How much more stupid can you people get? No, sorry I asked - please don't answer that question. I'm sure I'll know the answer soon enough.

Well, my darlings, we can't talk sense into 'em, but we can rally round our Reps. Let them know Teabaggers aren't the only ones going to Town Halls:

Jane Hamsher has more useful info at the link. Let us attempt to inject a little sanity into these proceedings.

And let there be no false equivalence:
Unfortunately, there's been some commentary of late arguing progressive opposition to Social Security privatization is similar to the opposition we're seeing now. Marc Ambinder said earlier this week, "Democrats know the rulebook. The tactics being used against them by Republican and conservative groups were perfected by the party when it set out to defeat President Bush's Social Security privatization proposals."

Paul Krugman highlights the key differences between the two.

Seriously, I've been searching through news reports on the Social Security town halls, and I can't find any examples of the kind of behavior we're seeing now. Yes, there were noisy demonstrations -- but they were outside the events. That was even true during the first month or two, when Republicans actually tried having open town halls. Congressmen were very upset by the reception they received, but not, at least according to any of the report I can find, because opponents were disruptive -- crowds booed lines they didn't like, but that was about it.

After that, the events were open only to demonstrated loyalists; you may recall the people arrested at a Bush Social Security event in Denver for the crime of ... not being Bush supporters.

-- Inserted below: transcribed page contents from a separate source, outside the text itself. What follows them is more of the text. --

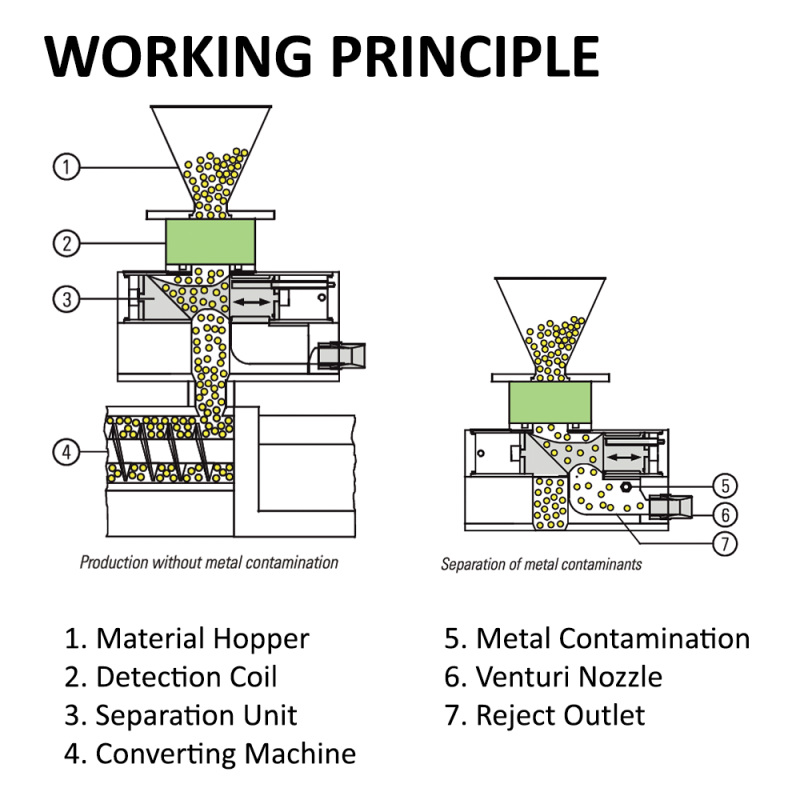 WORKING PRINCIPLE

1
2
3
4

Production without metal contamination

5
6
7

Separation of metal contaminants

1. Material Hopper
2. Detection Coil
3. Separation Unit
4. Converting Machine

5. Metal Contamination
6. Venturi Nozzle
7. Reject Outlet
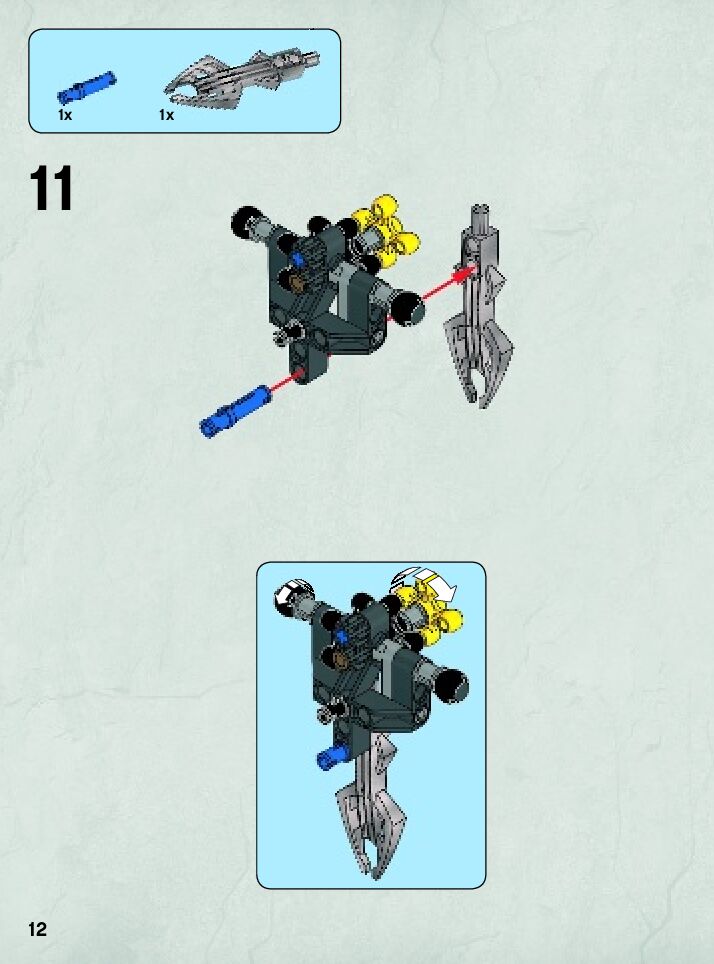 1x 1x

11

12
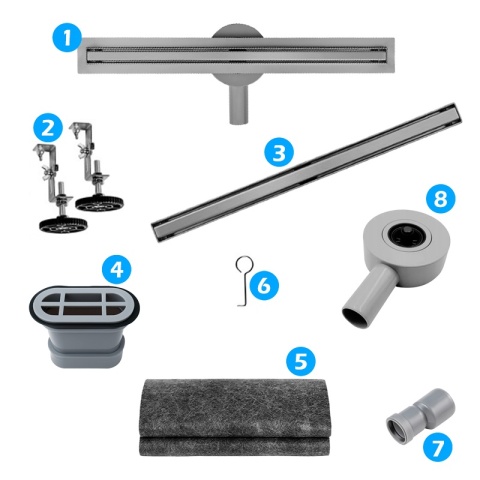 1
2
3
8
4
6
5
7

So please, no false equivalences. The campaign against Social Security privatization was energetic and no doubt rude, but did not involve intimidation and disruption.

Agreed. In some ways, recent events are the opposite of what we saw in 2005. When Bush and his allies presented their idea, opponents of privatization were desperate to have a detailed debate, confident that even a cursory discussion about reality would make it obvious that Bush's proposal didn't make sense.

We're looking at the opposite situation now -- opponents of reform need to shout down and end discussion before their bogus arguments are left in tatters. An open, honest debate is, as far as these activists are concerned, the enemy.

We didn't form mobs. We didn't try to shut down democracy. So if the mobs and their corporate sponsors try this "but you did it, too!" shit, tell them their buddies in the pharmaceutical industry probably have a drug that can help them better cope with reality. We suggest they take it.